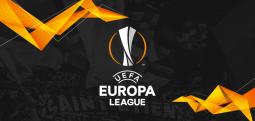 Europa League: Inter, M.United dhe Sevilla avancojnë pa probleme, eliminohen Ajaxi dhe Benfica!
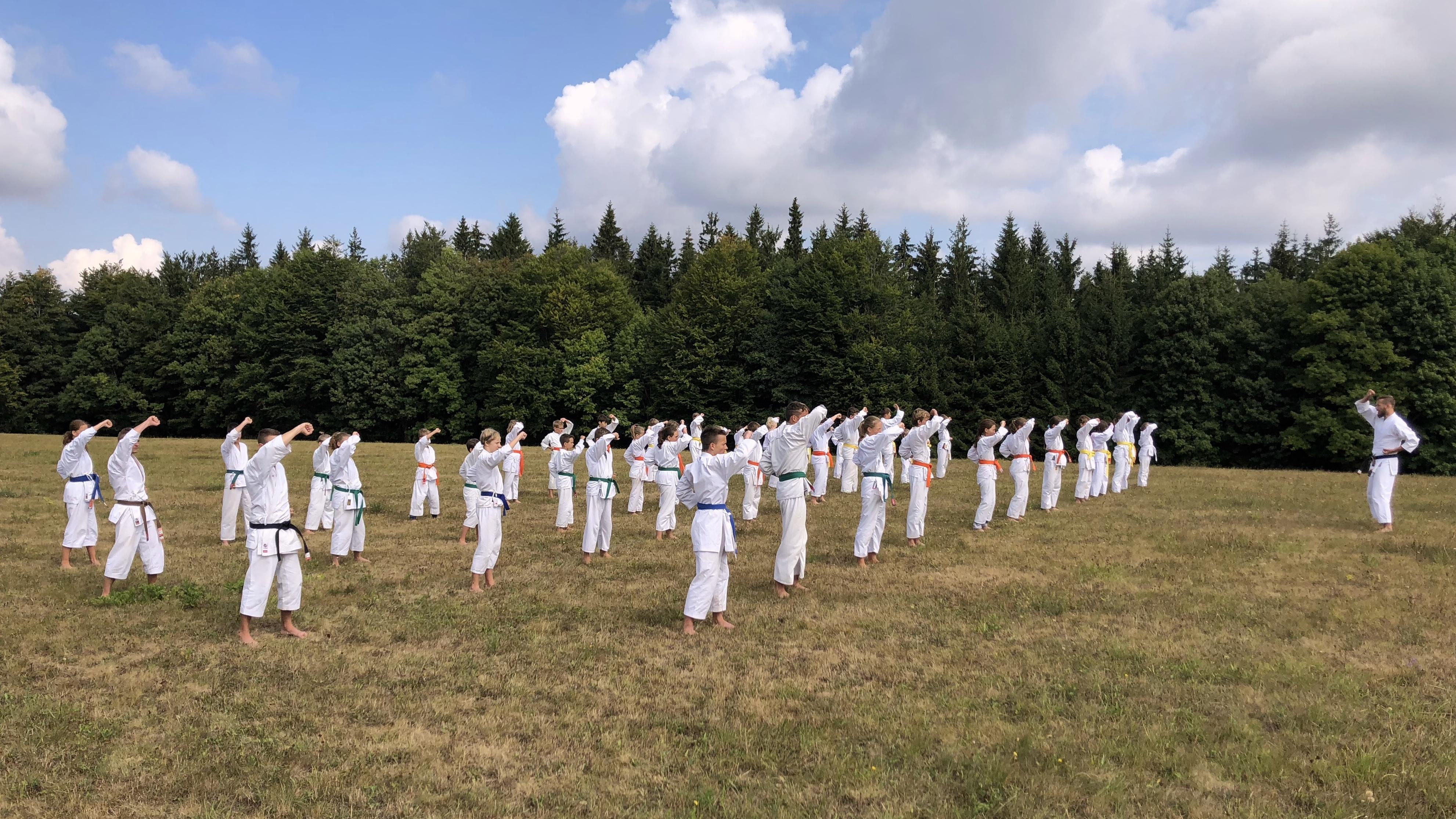 Letní soustředění 2018 Karate TJ Tesla Brno ve Svratouchu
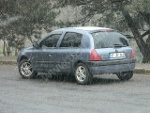 Fotoğraf Renault Clio 1.4 RXT (2001)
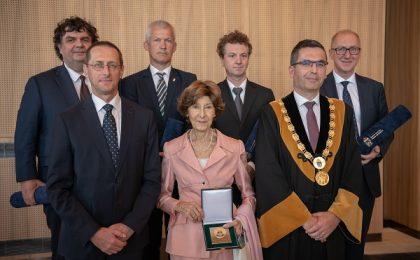 Rectorul Florin Drăgan, Profesor Onorific al Universității Obuda din Budapesta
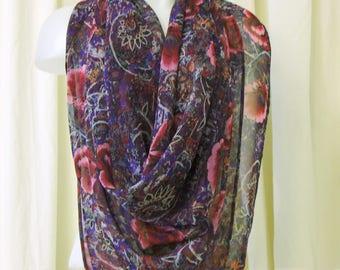 VINTAGE 1980's Scarf, Oversize Scarf, Square Scarf, Large Chiffon Scarf in Pinks, Purples & Grey Floral Print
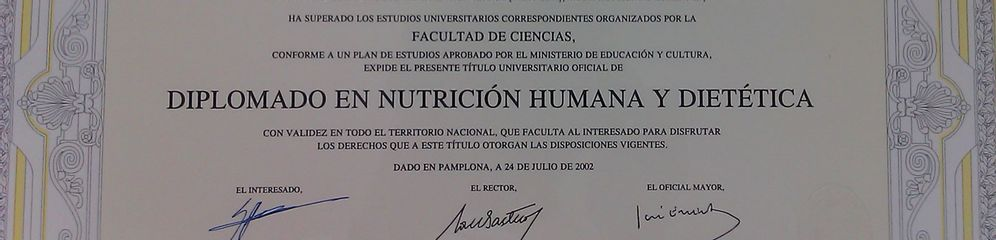 Nutricionista Yago Perez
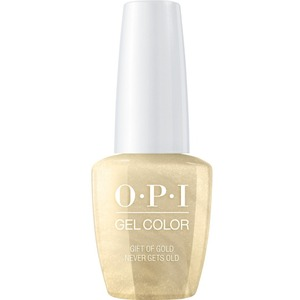 OPI GelColor Soak Off Gel Polish - Love OPI XOXO Collection - Gift of Gold Never Gets Old (HPJ12)
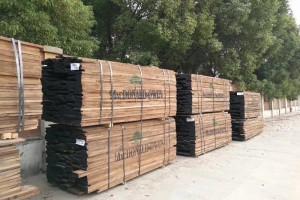 北美进口黑胡桃板材与国内原木加工黑胡桃的区别_上海枋原木业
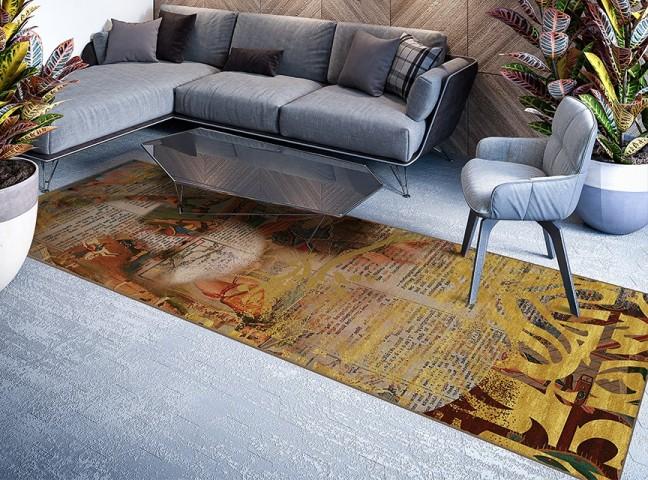 فرش مدما - فرش محیا - فرش خط نقاشی - فرش مسی - فرش سایز ٠.۸٠ متر در ۲.۴ متر - فرش هشتاد سانت در دو متر و چهل سانت - فرش 80 سانت در 2 متر و 40 سانت - فرش عرض هشتاد سانت - فرش طول دو متر و چهل سانت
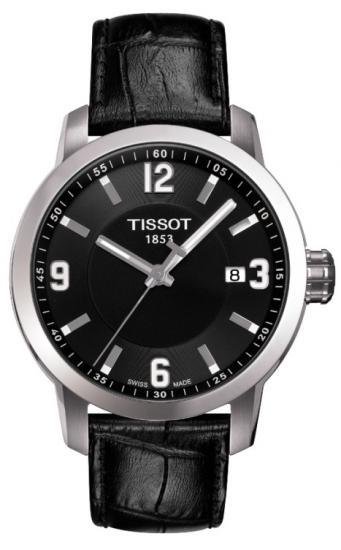 TISSOT PRC 200 T055.410.16.057.00 + darček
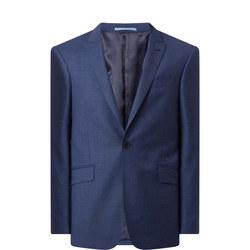 Pindot Suit Jacket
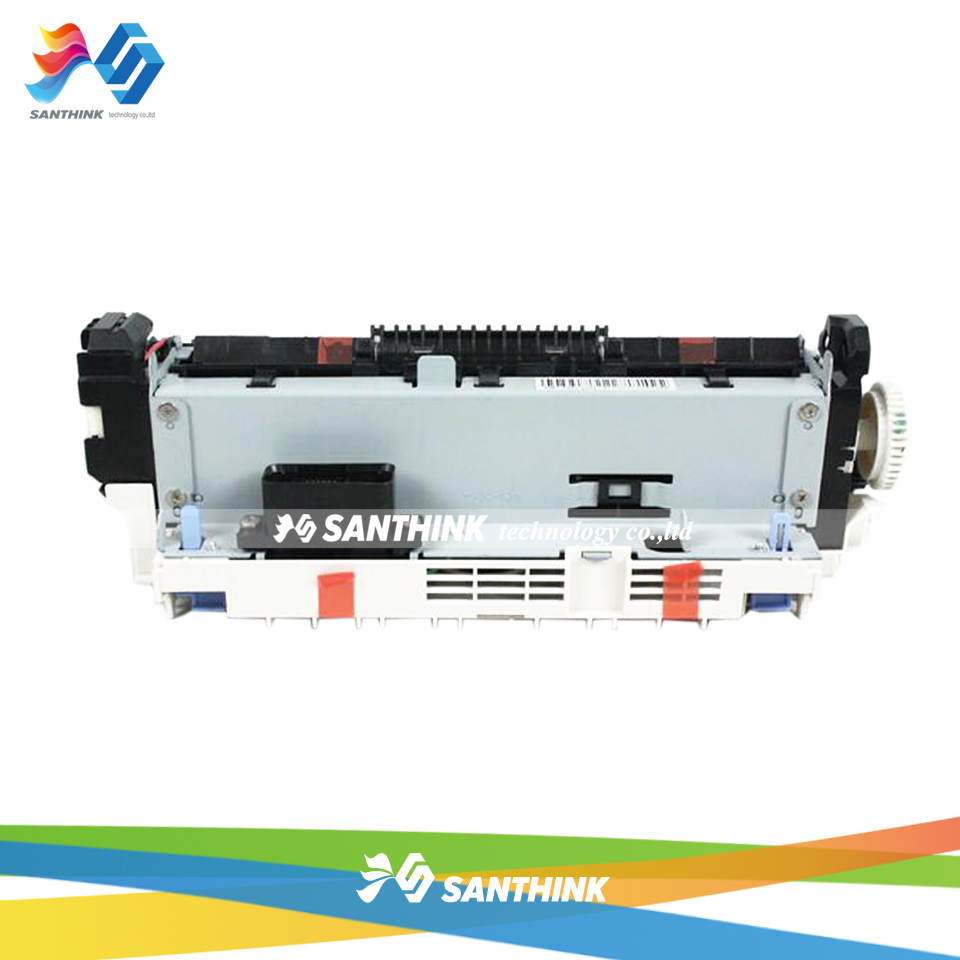 Fixing Assembly For HP 4200 HP4200 RM1-0014 RM1-0013 Fuser Assembly Fuser Unit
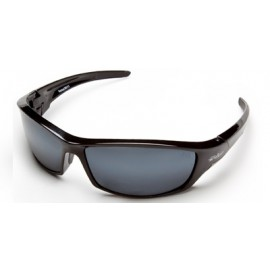 Edge Reclus Safety Glasses with Black Frame and 1236 Mirror Lens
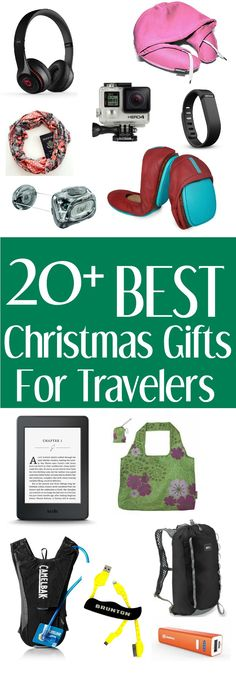 Great gift ideas for travelers and outdoor lovers! Good Christmas gift ideas too! via www,uneven sidewalks.com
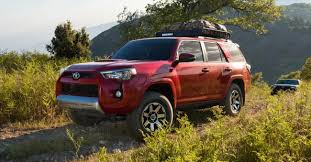 toyota foreigner 2018 toyota 4runner release date price design specs engine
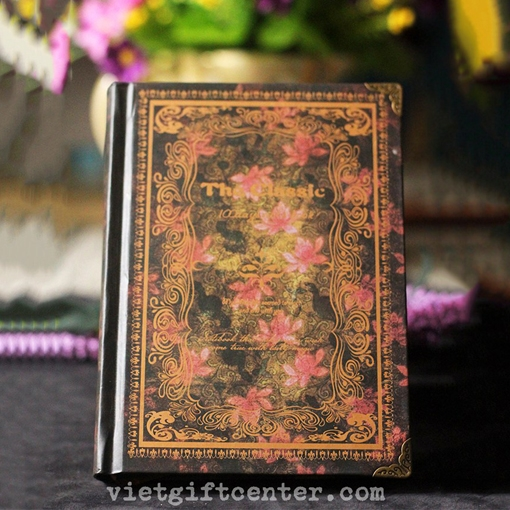 Sổ tay The classic 100 days notebook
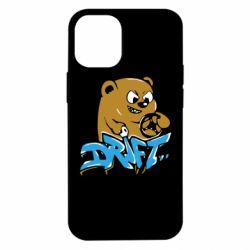 Чехол для iPhone 12 mini Drift Bear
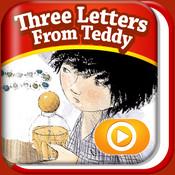 GuruBear HD - Three Letters From Teddy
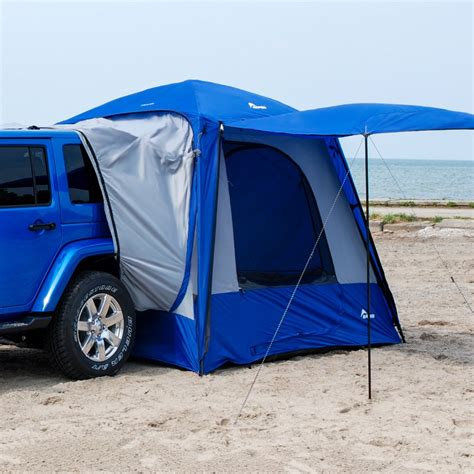 vehicle tents awnings suv awning 28 images hiking cing awning cer trailer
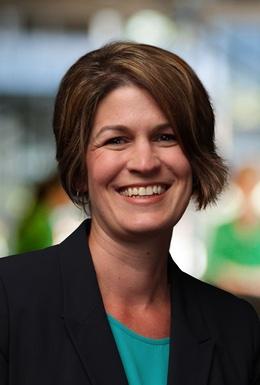 Sarah K. Lynch, CPA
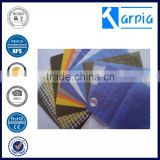 china made outdoor pe tarpaulin swimming pool, drain cover best price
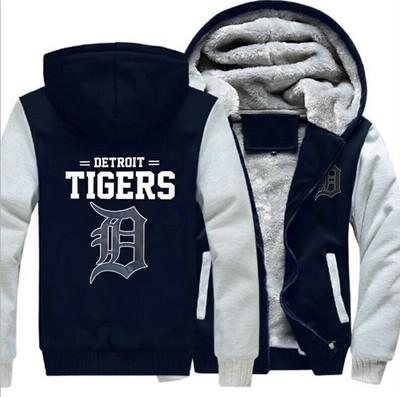 on sale 33ed8 b3f49 winter hoody Detroit Tigers baseball team Men women Warm Thicken Hoodies  autumn clothes sweatshirts Zipper jacket fleece hoodie streetwear
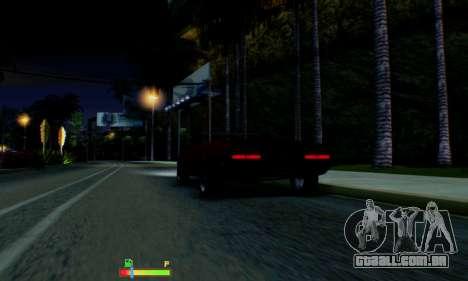 Chevrolet 369 Camaro SS para GTA San Andreas vista inferior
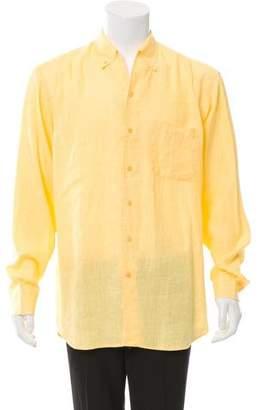 Zegna Sport Linen Button-Up Shirt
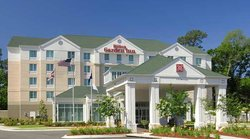 Hilton Garden Inn Tallahassee Central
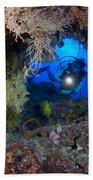 A Diver Peers Through A Coral Encrusted Beach Towel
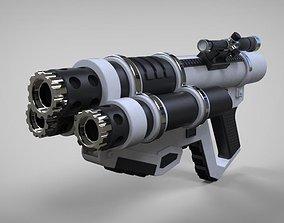 3D print model Star Wars Battlefront II G125 projectile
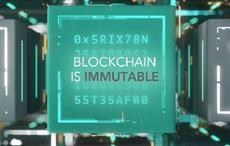 Pic: Aura Blockchain Consortium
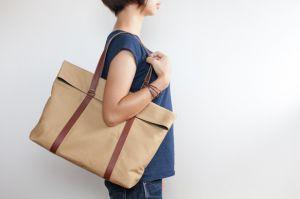 便利なトートバッグをハンドメイドで自分だけのオリジナルに!のサムネイル画像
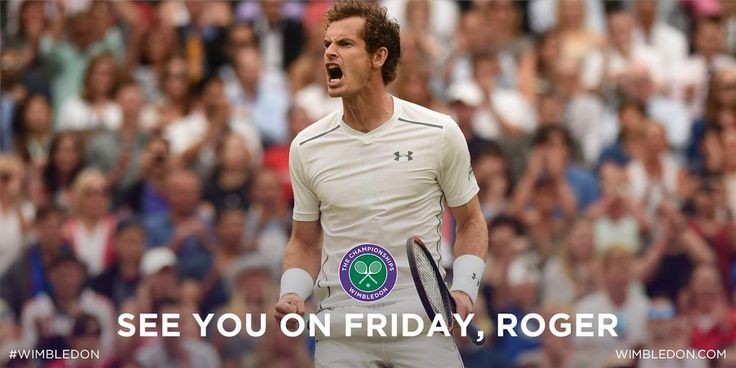 It's a 150th Grand Slam match win for @andy_murray - he sees off Pospisil 6-4, 7-5, 6-4. Next up: Federer #Wimbledon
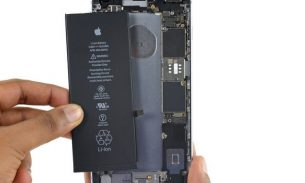 آموزش تعویض باتری آیفون ۶ اس پلاس اپل+ویدئو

----------------------------------------

**Your goal:** The job here is to write out the records exactly, pictures excluded.

**Finished exercise:**
 Europa League: Inter, M.United dhe Sevilla avancojnë pa probleme, eliminohen Ajaxi dhe Benfica!
 Letní soustředění 2018 Karate TJ Tesla Brno ve Svratouchu
 Fotoğraf Renault Clio 1.4 RXT (2001)
 Rectorul Florin Drăgan, Profesor Onorific al Universității Obuda din Budapesta
 VINTAGE 1980's Scarf, Oversize Scarf, Square Scarf, Large Chiffon Scarf in Pinks, Purples & Grey Floral Print
 Nutricionista Yago Perez
 OPI GelColor Soak Off Gel Polish - Love OPI XOXO Collection - Gift of Gold Never Gets Old (HPJ12)
 北美进口黑胡桃板材与国内原木加工黑胡桃的区别_上海枋原木业
 فرش مدما - فرش محیا - فرش خط نقاشی - فرش مسی - فرش سایز ٠.۸٠ متر در ۲.۴ متر - فرش هشتاد سانت در دو متر و چهل سانت - فرش 80 سانت در 2 متر و 40 سانت - فرش عرض هشتاد سانت - فرش طول دو متر و چهل سانت
 TISSOT PRC 200 T055.410.16.057.00 + darček
 Pindot Suit Jacket
 Fixing Assembly For HP 4200 HP4200 RM1-0014 RM1-0013 Fuser Assembly Fuser Unit
 Edge Reclus Safety Glasses with Black Frame and 1236 Mirror Lens
 Great gift ideas for travelers and outdoor lovers! Good Christmas gift ideas too! via www,uneven sidewalks.com
 toyota foreigner 2018 toyota 4runner release date price design specs engine
 Sổ tay The classic 100 days notebook
 Чехол для iPhone 12 mini Drift Bear
 GuruBear HD - Three Letters From Teddy
 vehicle tents awnings suv awning 28 images hiking cing awning cer trailer
 Sarah K. Lynch, CPA
 china made outdoor pe tarpaulin swimming pool, drain cover best price
 on sale 33ed8 b3f49 winter hoody Detroit Tigers baseball team Men women Warm Thicken Hoodies  autumn clothes sweatshirts Zipper jacket fleece hoodie streetwear
 Chevrolet 369 Camaro SS para GTA San Andreas vista inferior
 Zegna Sport Linen Button-Up Shirt
 Hilton Garden Inn Tallahassee Central
 A Diver Peers Through A Coral Encrusted Beach Towel
 3D print model Star Wars Battlefront II G125 projectile
 Pic: Aura Blockchain Consortium
 便利なトートバッグをハンドメイドで自分だけのオリジナルに!のサムネイル画像
 It's a 150th Grand Slam match win for @andy_murray - he sees off Pospisil 6-4, 7-5, 6-4. Next up: Federer #Wimbledon
 آموزش تعویض باتری آیفون ۶ اس پلاس اپل+ویدئو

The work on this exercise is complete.